The school advised him to concentrate his talent elsewhere. Instead, Rodrigues enrolled in every workshop he met after the school year, including that of the Belgian company tg STAN. By the end of the summer, tg STAN, a director-less collective that Rodrigues described as “my theater school”, offered her a role in an upcoming production.
“It was really love at first sight with him,” he said, adding that when he turned to directing, he was deeply influenced by the collective philosophy. “The idea of creation is shared by all collectively, and is based on the freedom of the actor on stage.”
To continue working with Tg STAN, Rodrigues pretended he could speak French to land a role in “Les Antigones”, a production that premiered in 2001 in Toulouse, France. “I said in English that my French was great, and they never doubted me,” he said.
His now quintessential French will no doubt improve when he moves to Avignon in southern France full time this winter.

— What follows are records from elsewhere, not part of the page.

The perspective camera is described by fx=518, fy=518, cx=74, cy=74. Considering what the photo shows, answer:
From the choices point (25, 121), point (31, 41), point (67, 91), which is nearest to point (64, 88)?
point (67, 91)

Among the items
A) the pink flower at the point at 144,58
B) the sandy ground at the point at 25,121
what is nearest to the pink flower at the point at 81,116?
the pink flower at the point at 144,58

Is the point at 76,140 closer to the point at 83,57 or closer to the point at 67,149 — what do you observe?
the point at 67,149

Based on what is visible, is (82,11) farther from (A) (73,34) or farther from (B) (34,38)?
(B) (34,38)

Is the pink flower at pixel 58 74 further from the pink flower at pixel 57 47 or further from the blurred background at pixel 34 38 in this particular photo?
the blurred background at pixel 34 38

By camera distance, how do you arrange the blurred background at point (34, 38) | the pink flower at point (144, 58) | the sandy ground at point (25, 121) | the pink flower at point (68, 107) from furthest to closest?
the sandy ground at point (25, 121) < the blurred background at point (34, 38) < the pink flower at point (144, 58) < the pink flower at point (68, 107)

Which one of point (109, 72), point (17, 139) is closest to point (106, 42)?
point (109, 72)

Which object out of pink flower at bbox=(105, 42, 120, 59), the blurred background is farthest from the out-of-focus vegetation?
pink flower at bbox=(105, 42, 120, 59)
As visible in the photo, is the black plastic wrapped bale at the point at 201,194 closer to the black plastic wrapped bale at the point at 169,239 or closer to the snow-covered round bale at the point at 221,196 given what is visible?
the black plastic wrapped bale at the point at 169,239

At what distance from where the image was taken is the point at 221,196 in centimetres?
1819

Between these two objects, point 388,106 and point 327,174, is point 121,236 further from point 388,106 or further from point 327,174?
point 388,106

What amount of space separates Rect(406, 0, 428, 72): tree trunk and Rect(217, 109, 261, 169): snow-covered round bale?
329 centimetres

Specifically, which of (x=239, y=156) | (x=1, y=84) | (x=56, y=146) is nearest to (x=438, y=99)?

In Lisbon, Rodrigues leaves behind a rejuvenated Teatro Nacional – Portugal’s “symbolic temple of theatre,” as he calls it.
“When I came to 2015, it was considered a little old-fashioned,” Rodrigues said. “Sometimes this did not allow the great work being done here to be regarded as great work.”
Under his leadership, the theater introduced outreach programs aimed at residents of central Lisbon who had never been to the Teatro Nacional. The resident ensemble, due to funding cuts at the time for only a handful of actors, was supplemented by younger actors on fixed contracts.
Rodrigues also honored the theater’s long-serving staff members, bringing new blood. “Sopro,” a work he created in 2017, draws on nearly four decades of backstage anecdotes from the theater’s prompter, Christina Vidal. She narrates her stories to the actors on stage, who convey them to the audience.
“He took a sleeping beauty, and woke her up,” said the Horde of Rodrigues’ tenure in Lisbon.
The Avignon Festival – in another country and language – will present new challenges, but Rodrigues said he would apply the same convictions there. He added that it could also mean “to do less” than the current, gigantic event.
The sheer scale of the job may mean that he will have to do even less: Avignon will most likely keep Rodrigues too busy for several stage performances of his own. “As I started directing and writing more and more, I understood that acting was the hardest thing for me,” Rodrigues said. “I’m tired of it.”
Yet eight years after “By Heart” premiered, he said he was not tired of sharing Shakespeare’s sonnets around the world. “Every performance, 10 new people come on stage,” Rodrigues said. “And it’s a whole new adventure.”